PROBLEM TO SOLVE
Copy out the records below, substituting "Reservoir" for "Lake" and keeping everything else the same. Leave out the pictures.

SUPPLIED MATERIAL
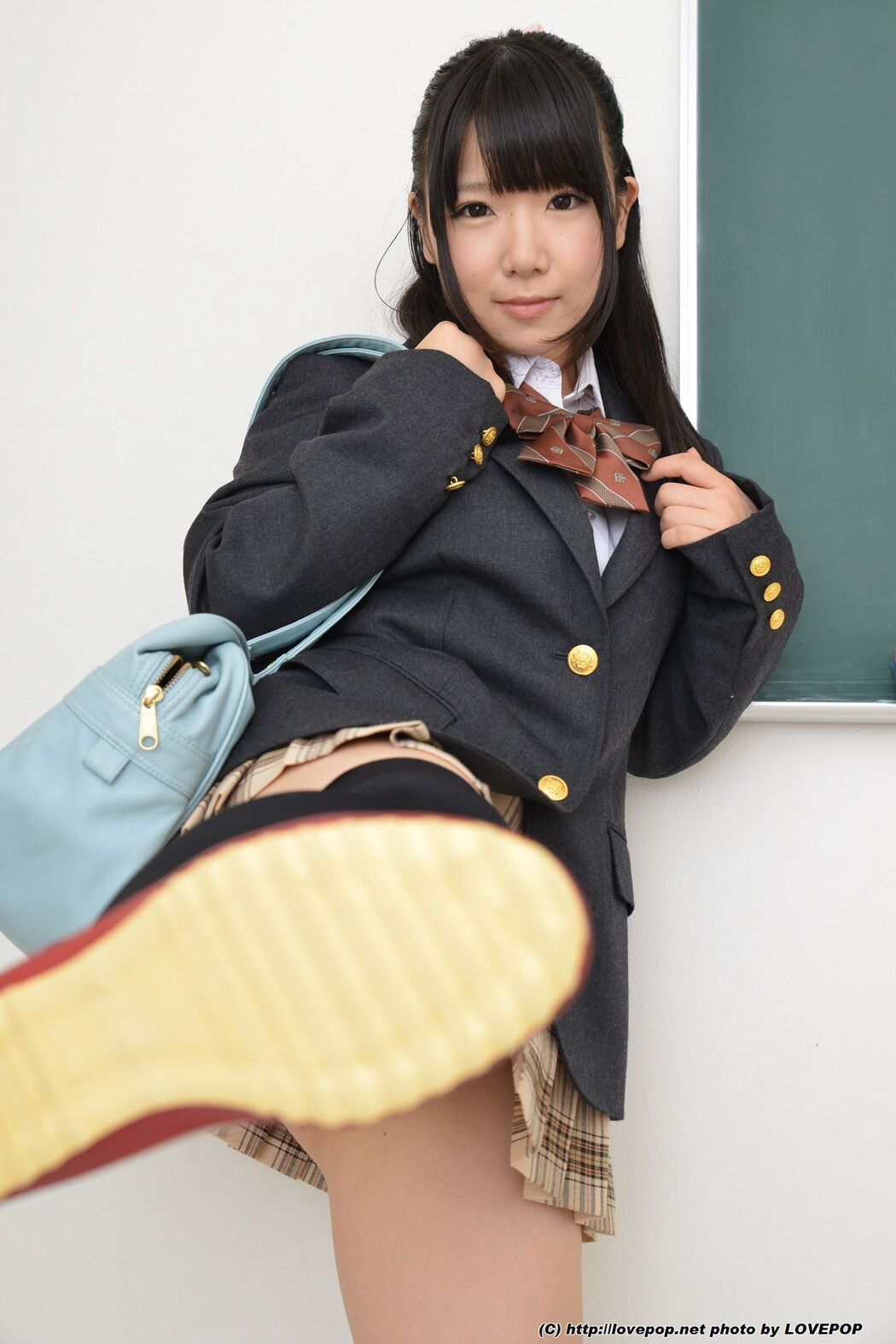 [LOVEPOP] Aisu Kokoa Kokoa Aisu Photoset 06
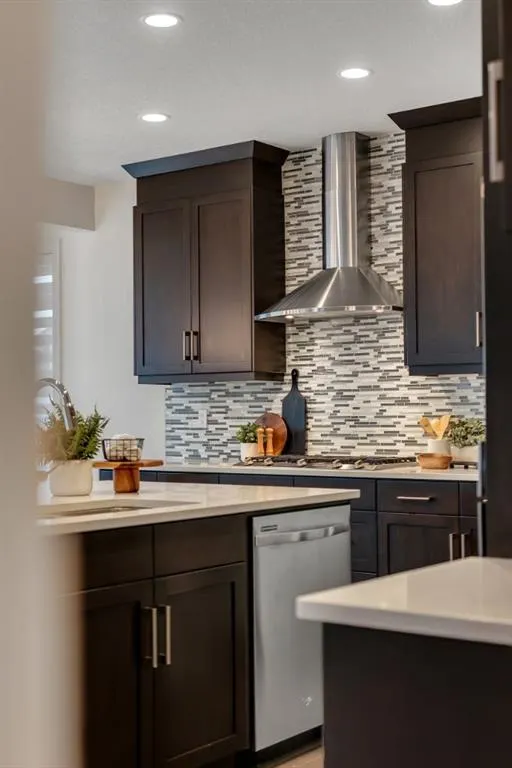 101 Evansborough Green NW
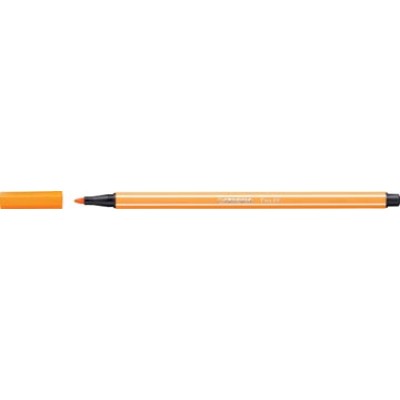 STABILO PEN 68 ORANJE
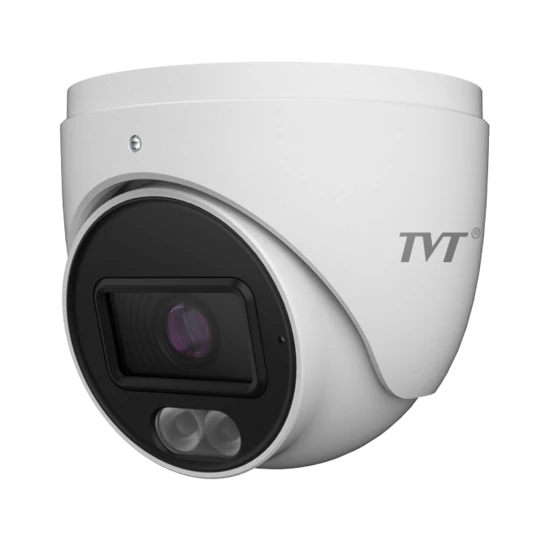 TVT CCTV camera
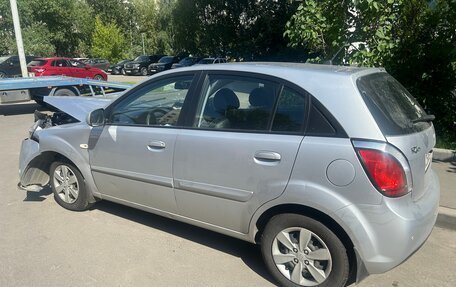 KIA Rio II, 2011 год, 320 000 рублей, 2 фотография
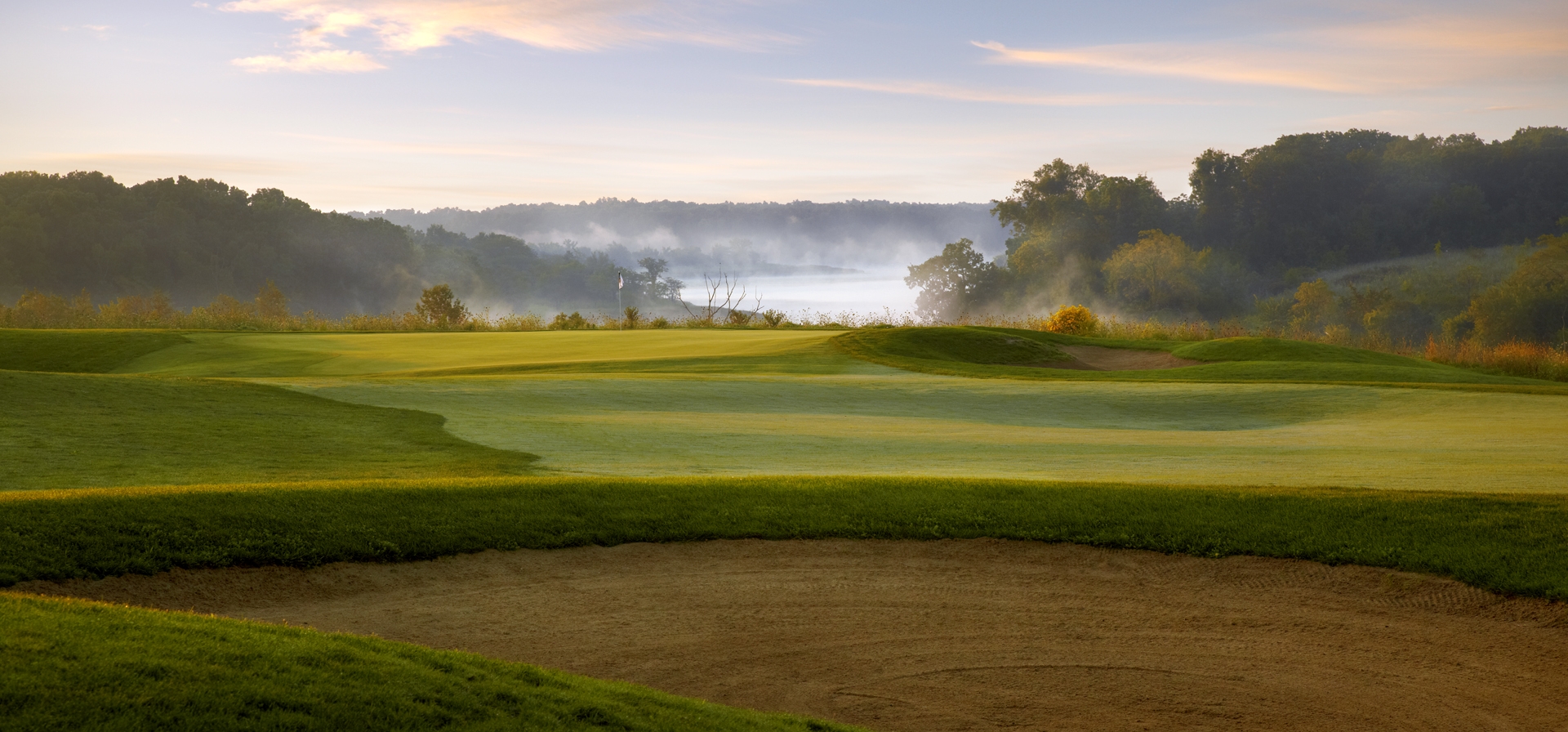 The Preserve on Rathbun Lake
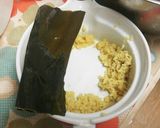 いくらの醤油漬け作り方6写真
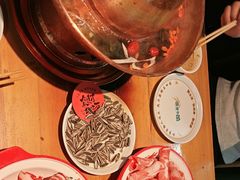 -四禧精酿铜锅涮肉·烧烤工场(大明湖店)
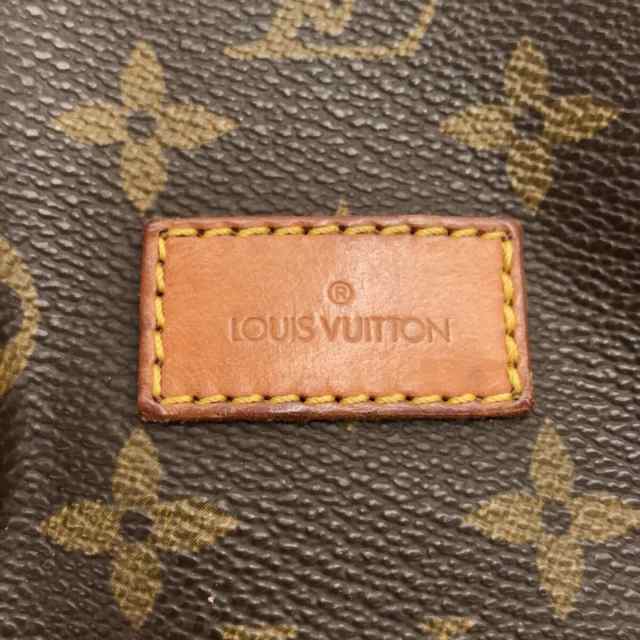 ルイヴィトン LOUIS VUITTON ショルダーバッグ モノグラム レディース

RESULT
 [LOVEPOP] Aisu Kokoa Kokoa Aisu Photoset 06
 101 Evansborough Green NW
 STABILO PEN 68 ORANJE
 TVT CCTV camera
 KIA Rio II, 2011 год, 320 000 рублей, 2 фотография
 The Preserve on Rathbun Reservoir
 いくらの醤油漬け作り方6写真
 -四禧精酿铜锅涮肉·烧烤工场(大明湖店)
 ルイヴィトン LOUIS VUITTON ショルダーバッグ モノグラム レディース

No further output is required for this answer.